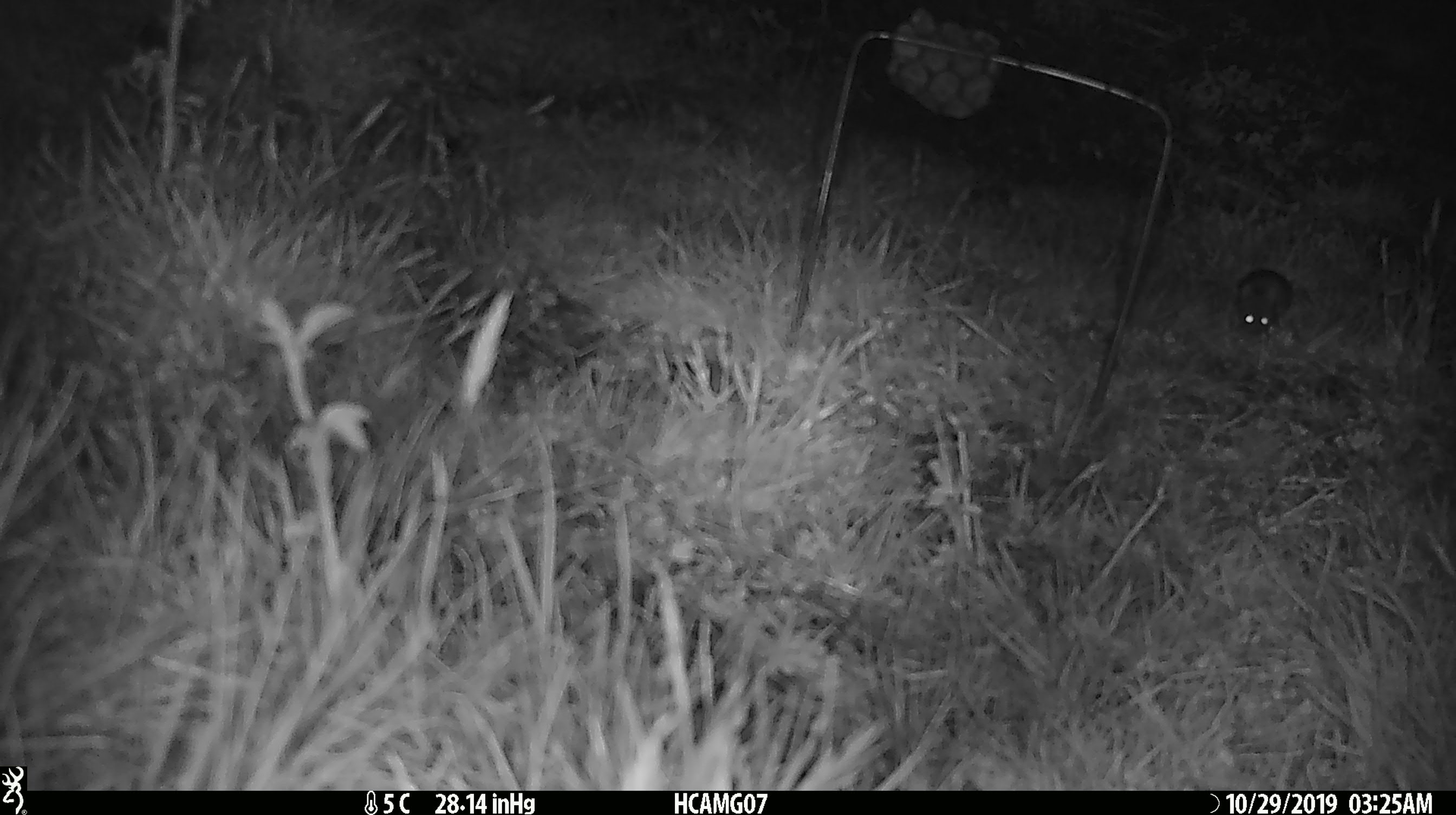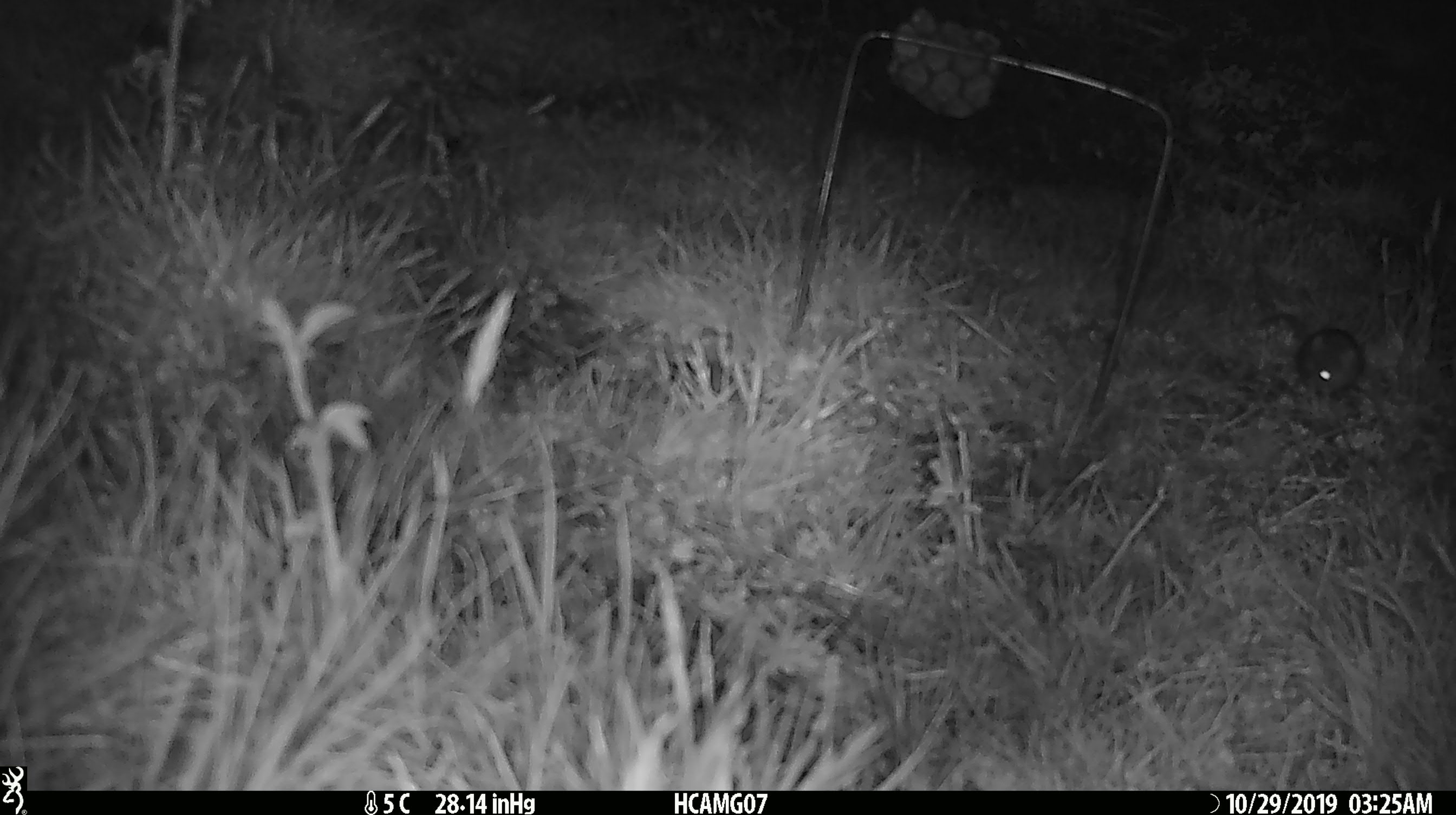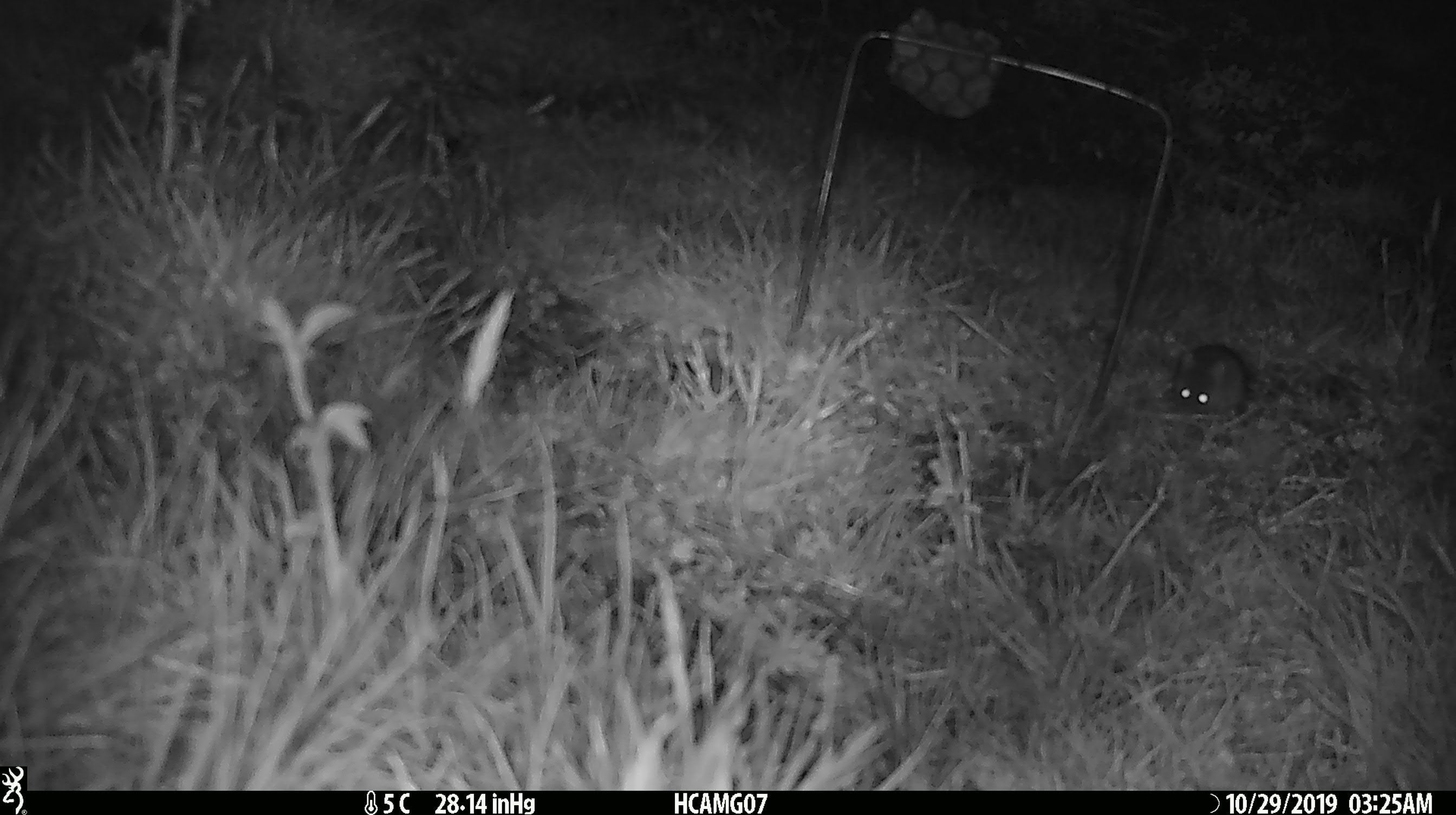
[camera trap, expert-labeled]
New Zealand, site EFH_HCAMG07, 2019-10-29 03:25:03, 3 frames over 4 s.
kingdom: Animalia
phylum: Chordata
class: Mammalia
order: Rodentia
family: Muridae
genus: Mus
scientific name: Mus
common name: mouse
Mouse (Mus).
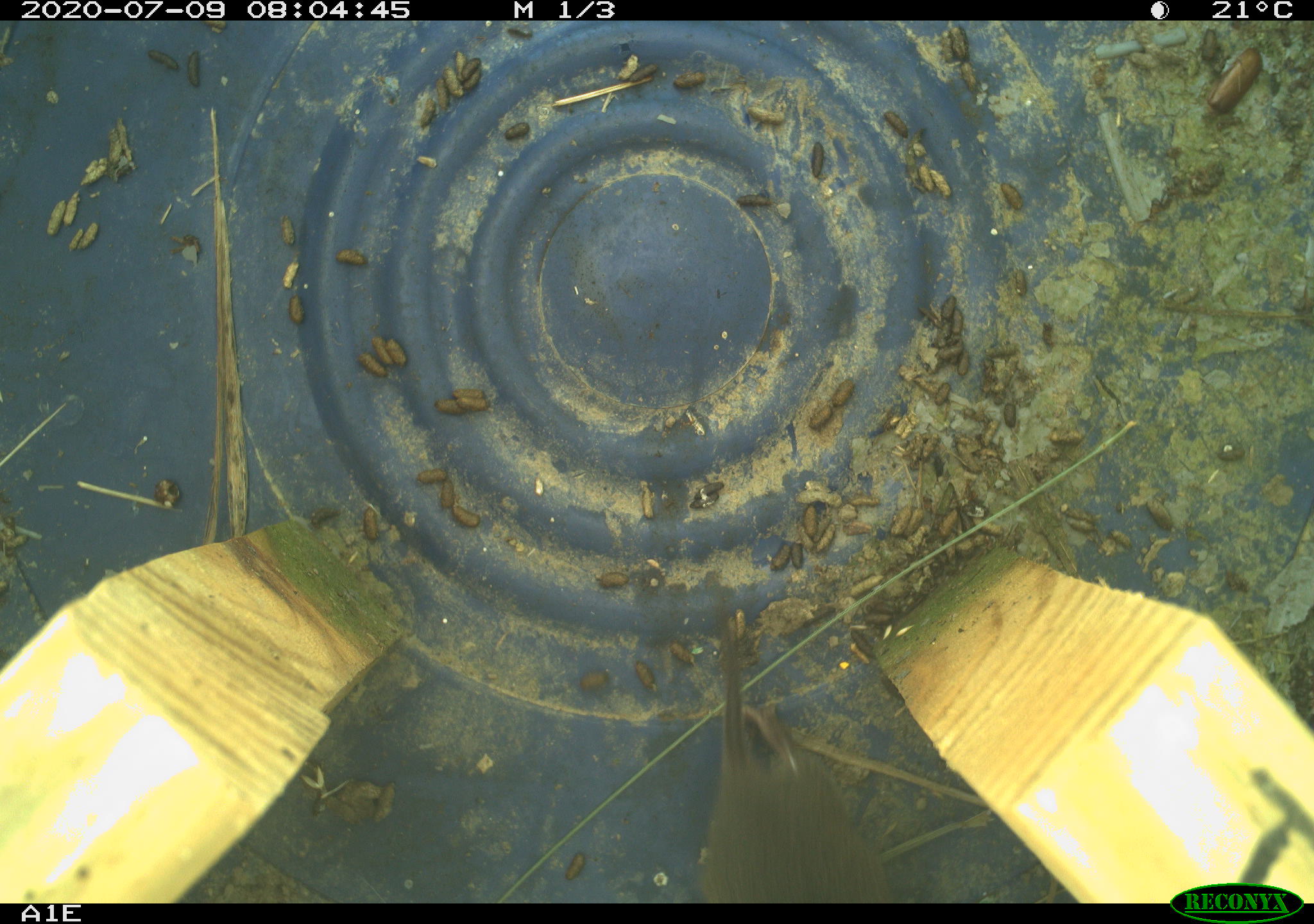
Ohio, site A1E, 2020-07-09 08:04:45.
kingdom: Animalia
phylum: Chordata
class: Mammalia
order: Rodentia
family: Cricetidae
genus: Microtus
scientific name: Microtus pennsylvanicus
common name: meadow vole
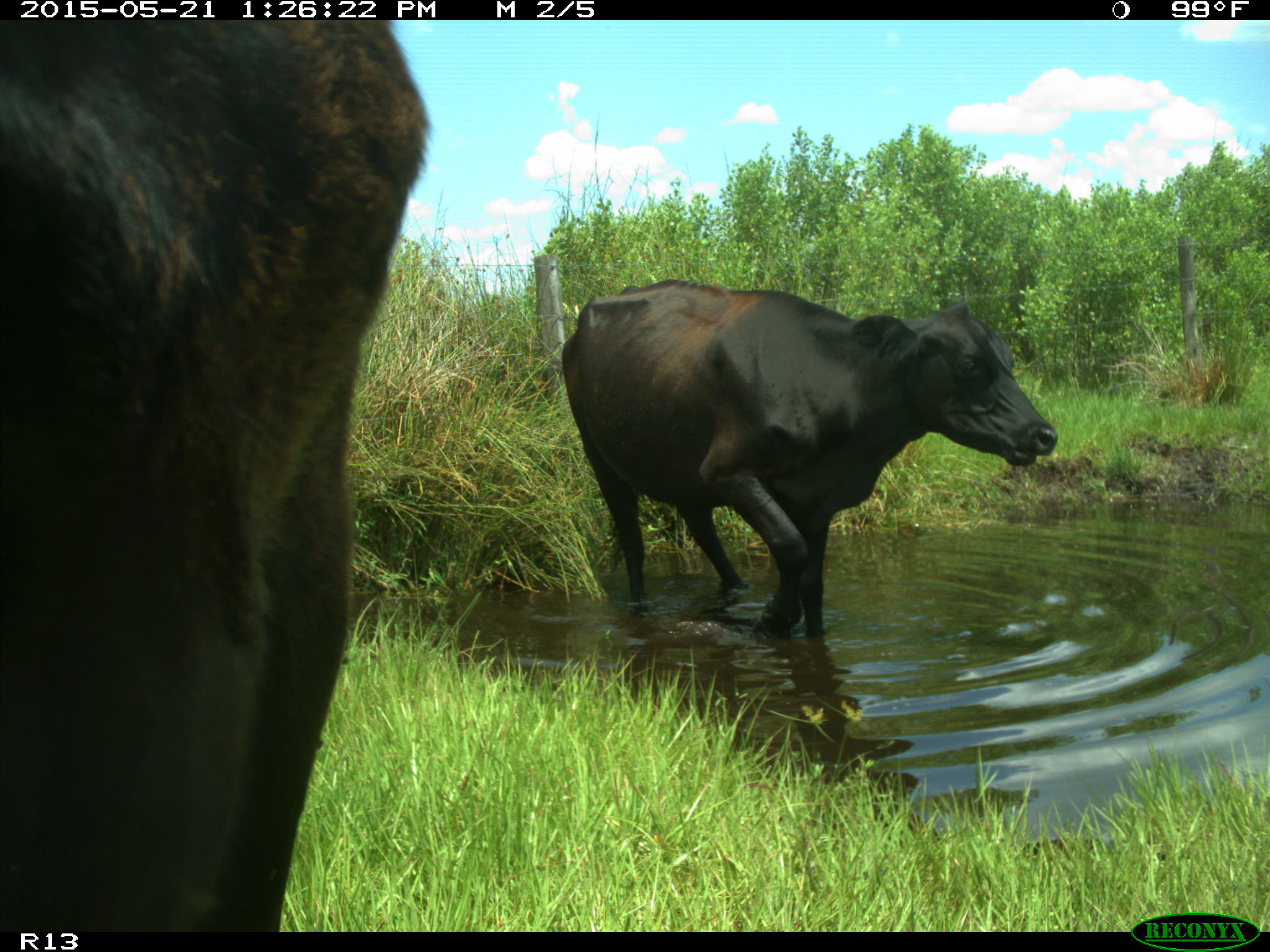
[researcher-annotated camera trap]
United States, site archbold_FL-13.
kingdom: Animalia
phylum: Chordata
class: Mammalia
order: Artiodactyla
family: Bovidae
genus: Bos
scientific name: Bos taurus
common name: domestic cow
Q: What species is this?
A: Bos taurus (domestic cow).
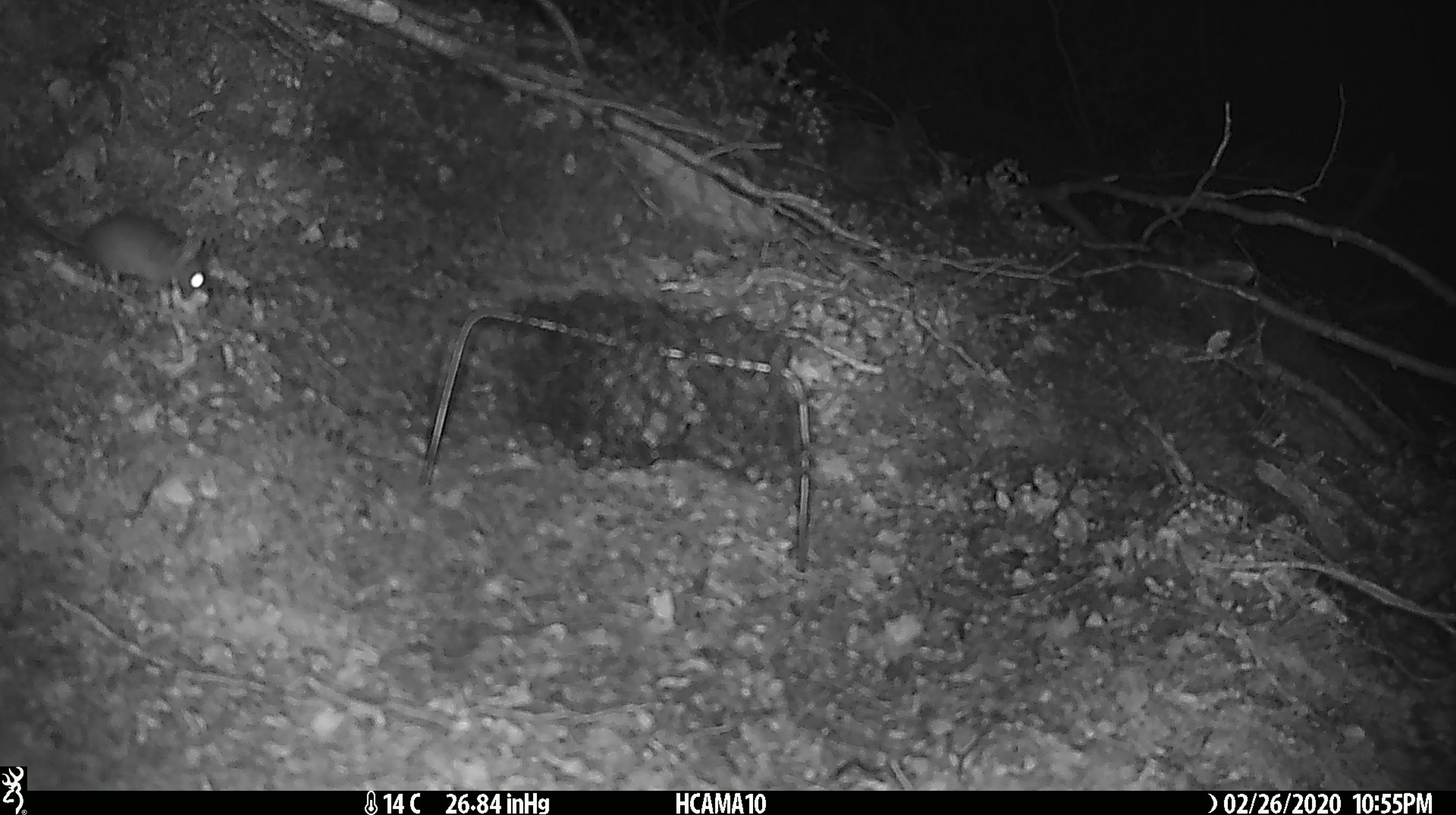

▶ YOUR GOAL:
Please write the material out again exactly as shown above, minus any pictures.

▶ OUTPUT FOR THIS TASK:
[camera trap, expert-labeled]
New Zealand, site EFH_HCAMG07, 2019-10-29 03:25:03, 3 frames over 4 s.
kingdom: Animalia
phylum: Chordata
class: Mammalia
order: Rodentia
family: Muridae
genus: Mus
scientific name: Mus
common name: mouse
Mouse (Mus).
Ohio, site A1E, 2020-07-09 08:04:45.
kingdom: Animalia
phylum: Chordata
class: Mammalia
order: Rodentia
family: Cricetidae
genus: Microtus
scientific name: Microtus pennsylvanicus
common name: meadow vole
[researcher-annotated camera trap]
United States, site archbold_FL-13.
kingdom: Animalia
phylum: Chordata
class: Mammalia
order: Artiodactyla
family: Bovidae
genus: Bos
scientific name: Bos taurus
common name: domestic cow
Q: What species is this?
A: Bos taurus (domestic cow).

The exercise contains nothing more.